:: GIVEN ENTRIES ::
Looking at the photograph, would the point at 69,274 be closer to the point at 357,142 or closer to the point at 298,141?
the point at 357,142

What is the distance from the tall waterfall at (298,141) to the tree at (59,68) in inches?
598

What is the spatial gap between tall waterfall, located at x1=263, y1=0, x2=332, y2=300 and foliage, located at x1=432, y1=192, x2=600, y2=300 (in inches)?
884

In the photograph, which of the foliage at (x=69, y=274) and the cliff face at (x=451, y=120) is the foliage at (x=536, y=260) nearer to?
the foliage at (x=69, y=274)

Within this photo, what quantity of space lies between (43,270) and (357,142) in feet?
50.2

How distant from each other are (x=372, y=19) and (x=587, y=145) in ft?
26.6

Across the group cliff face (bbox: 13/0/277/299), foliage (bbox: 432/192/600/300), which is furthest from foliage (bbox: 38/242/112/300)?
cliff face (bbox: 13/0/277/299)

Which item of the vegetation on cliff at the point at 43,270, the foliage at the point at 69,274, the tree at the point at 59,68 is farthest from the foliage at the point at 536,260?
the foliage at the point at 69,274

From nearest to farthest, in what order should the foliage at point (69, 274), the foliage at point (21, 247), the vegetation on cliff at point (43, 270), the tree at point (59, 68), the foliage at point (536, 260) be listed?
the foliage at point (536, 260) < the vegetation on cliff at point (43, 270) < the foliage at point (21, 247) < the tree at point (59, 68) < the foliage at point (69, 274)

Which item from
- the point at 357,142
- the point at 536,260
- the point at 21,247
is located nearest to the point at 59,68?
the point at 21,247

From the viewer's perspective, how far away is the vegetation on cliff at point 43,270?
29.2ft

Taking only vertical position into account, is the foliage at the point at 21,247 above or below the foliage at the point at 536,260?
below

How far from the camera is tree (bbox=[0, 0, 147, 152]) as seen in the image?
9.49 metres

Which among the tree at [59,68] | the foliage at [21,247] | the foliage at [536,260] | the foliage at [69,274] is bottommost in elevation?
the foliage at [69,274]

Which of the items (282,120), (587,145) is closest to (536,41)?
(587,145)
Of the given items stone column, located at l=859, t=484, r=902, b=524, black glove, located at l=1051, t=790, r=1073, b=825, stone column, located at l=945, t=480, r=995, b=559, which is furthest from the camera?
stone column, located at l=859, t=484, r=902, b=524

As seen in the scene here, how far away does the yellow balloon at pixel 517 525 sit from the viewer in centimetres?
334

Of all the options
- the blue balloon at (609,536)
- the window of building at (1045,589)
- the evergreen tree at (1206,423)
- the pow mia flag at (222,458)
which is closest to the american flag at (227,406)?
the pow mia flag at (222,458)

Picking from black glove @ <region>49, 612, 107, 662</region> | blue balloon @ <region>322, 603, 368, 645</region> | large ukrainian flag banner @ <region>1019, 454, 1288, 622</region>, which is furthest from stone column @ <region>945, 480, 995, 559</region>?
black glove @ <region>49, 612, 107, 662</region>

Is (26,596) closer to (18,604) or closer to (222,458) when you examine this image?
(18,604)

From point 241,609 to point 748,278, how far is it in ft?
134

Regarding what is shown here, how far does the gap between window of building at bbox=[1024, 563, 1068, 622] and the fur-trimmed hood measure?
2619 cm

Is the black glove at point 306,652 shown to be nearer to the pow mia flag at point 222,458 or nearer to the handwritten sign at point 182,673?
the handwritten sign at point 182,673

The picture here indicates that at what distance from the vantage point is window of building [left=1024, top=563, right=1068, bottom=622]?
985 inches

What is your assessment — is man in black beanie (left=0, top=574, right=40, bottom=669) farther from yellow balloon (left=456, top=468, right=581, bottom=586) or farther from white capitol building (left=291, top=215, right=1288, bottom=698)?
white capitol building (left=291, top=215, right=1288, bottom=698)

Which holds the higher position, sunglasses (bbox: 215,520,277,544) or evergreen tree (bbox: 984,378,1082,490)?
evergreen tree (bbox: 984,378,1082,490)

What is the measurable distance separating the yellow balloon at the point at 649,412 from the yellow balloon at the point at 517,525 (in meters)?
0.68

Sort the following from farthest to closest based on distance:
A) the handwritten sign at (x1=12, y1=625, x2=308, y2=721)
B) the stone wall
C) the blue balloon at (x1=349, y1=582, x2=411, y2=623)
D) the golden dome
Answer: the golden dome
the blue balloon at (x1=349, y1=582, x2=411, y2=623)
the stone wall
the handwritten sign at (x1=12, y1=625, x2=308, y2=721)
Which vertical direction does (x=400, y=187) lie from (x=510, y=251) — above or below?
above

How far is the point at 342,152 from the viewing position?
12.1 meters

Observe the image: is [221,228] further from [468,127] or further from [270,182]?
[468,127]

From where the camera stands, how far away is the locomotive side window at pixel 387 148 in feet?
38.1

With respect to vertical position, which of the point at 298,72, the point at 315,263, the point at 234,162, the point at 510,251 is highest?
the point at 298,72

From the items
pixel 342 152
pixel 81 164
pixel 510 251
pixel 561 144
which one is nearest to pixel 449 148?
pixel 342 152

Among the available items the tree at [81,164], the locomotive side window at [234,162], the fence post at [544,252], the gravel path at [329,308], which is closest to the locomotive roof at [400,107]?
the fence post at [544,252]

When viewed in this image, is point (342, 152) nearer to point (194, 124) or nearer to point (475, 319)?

:: SHORT EXERCISE ::
Quote every record above exactly.

:: ANSWER TO THIS PROBLEM ::
Looking at the photograph, would the point at 69,274 be closer to the point at 357,142 or closer to the point at 298,141?
the point at 357,142

What is the distance from the tall waterfall at (298,141) to the tree at (59,68) in inches?
598

What is the spatial gap between tall waterfall, located at x1=263, y1=0, x2=332, y2=300 and foliage, located at x1=432, y1=192, x2=600, y2=300 (in inches)?
884

In the photograph, which of the foliage at (x=69, y=274) and the cliff face at (x=451, y=120) is the foliage at (x=536, y=260) nearer to?
the foliage at (x=69, y=274)

Within this photo, what quantity of space lies between (43,270) and (357,142) in feet?
50.2

How distant from each other are (x=372, y=19) and (x=587, y=145) in ft?
26.6

Across the group cliff face (bbox: 13/0/277/299), foliage (bbox: 432/192/600/300), which is furthest from foliage (bbox: 38/242/112/300)?
cliff face (bbox: 13/0/277/299)

Which item of the vegetation on cliff at the point at 43,270, the foliage at the point at 69,274, the tree at the point at 59,68 is farthest from the foliage at the point at 536,260?
the foliage at the point at 69,274

From nearest to farthest, in what order should the foliage at point (69, 274), the foliage at point (21, 247), the vegetation on cliff at point (43, 270), the tree at point (59, 68), the foliage at point (536, 260) be listed?
the foliage at point (536, 260) < the vegetation on cliff at point (43, 270) < the foliage at point (21, 247) < the tree at point (59, 68) < the foliage at point (69, 274)

Which item from
- the point at 357,142
- the point at 536,260
- the point at 21,247
is located nearest to the point at 59,68?
the point at 21,247

From the viewer's perspective, how far away is the vegetation on cliff at point 43,270?
29.2ft

Taking only vertical position into account, is the foliage at the point at 21,247 above or below the foliage at the point at 536,260?
below

How far from the camera is tree (bbox=[0, 0, 147, 152]) as seen in the image?
9.49 metres

Which among the tree at [59,68] | the foliage at [21,247] | the foliage at [536,260] | the foliage at [69,274] is bottommost in elevation?
the foliage at [69,274]

Which of the items (282,120), (587,145) is closest to (536,41)?
(587,145)
Of the given items stone column, located at l=859, t=484, r=902, b=524, black glove, located at l=1051, t=790, r=1073, b=825, stone column, located at l=945, t=480, r=995, b=559, which is furthest from the camera?
stone column, located at l=859, t=484, r=902, b=524

As seen in the scene here, how far away does the yellow balloon at pixel 517 525 sit from the viewer in centimetres?
334

Of all the options
- the blue balloon at (609,536)
- the window of building at (1045,589)
- the evergreen tree at (1206,423)
- the pow mia flag at (222,458)
which is closest to the american flag at (227,406)?
the pow mia flag at (222,458)

Picking from black glove @ <region>49, 612, 107, 662</region> | blue balloon @ <region>322, 603, 368, 645</region> | large ukrainian flag banner @ <region>1019, 454, 1288, 622</region>, which is furthest from stone column @ <region>945, 480, 995, 559</region>?
black glove @ <region>49, 612, 107, 662</region>

Is (26,596) closer to (18,604) or closer to (222,458) when you examine this image?
(18,604)

From point 241,609 to point 748,278, how far is it in ft?
134

Regarding what is shown here, how far does the gap between window of building at bbox=[1024, 563, 1068, 622] and the fur-trimmed hood measure?
2619 cm

Is the black glove at point 306,652 shown to be nearer to the pow mia flag at point 222,458 or nearer to the handwritten sign at point 182,673?
the handwritten sign at point 182,673

The picture here indicates that at what distance from the vantage point is window of building [left=1024, top=563, right=1068, bottom=622]?
985 inches

What is your assessment — is man in black beanie (left=0, top=574, right=40, bottom=669) farther from yellow balloon (left=456, top=468, right=581, bottom=586) or farther from white capitol building (left=291, top=215, right=1288, bottom=698)?
white capitol building (left=291, top=215, right=1288, bottom=698)

Which holds the higher position, sunglasses (bbox: 215,520,277,544) or evergreen tree (bbox: 984,378,1082,490)?
evergreen tree (bbox: 984,378,1082,490)

What is the measurable distance separating the yellow balloon at the point at 649,412 from the yellow balloon at the point at 517,525 (in meters)?
0.68

Sort the following from farthest to closest based on distance:
A) the handwritten sign at (x1=12, y1=625, x2=308, y2=721)
B) the stone wall
C) the blue balloon at (x1=349, y1=582, x2=411, y2=623)
D) the golden dome
Answer: the golden dome
the blue balloon at (x1=349, y1=582, x2=411, y2=623)
the stone wall
the handwritten sign at (x1=12, y1=625, x2=308, y2=721)
Which vertical direction does (x=400, y=187) lie from (x=510, y=251) — above or below?
above

How far is the point at 342,152 from the viewing position?
12.1 meters

Observe the image: is [221,228] further from [468,127] or further from [270,182]?
[468,127]

From where the camera stands, how far away is the locomotive side window at pixel 387 148 in feet?
38.1

With respect to vertical position, which of the point at 298,72, the point at 315,263, the point at 234,162, the point at 510,251 is highest?
the point at 298,72

From the items
pixel 342 152
pixel 81 164
pixel 510 251
pixel 561 144
which one is nearest to pixel 449 148?
pixel 342 152

Among the available items the tree at [81,164], the locomotive side window at [234,162], the fence post at [544,252], the gravel path at [329,308], which is closest to the locomotive roof at [400,107]?
the fence post at [544,252]

When viewed in this image, is point (342, 152) nearer to point (194, 124) or nearer to point (475, 319)?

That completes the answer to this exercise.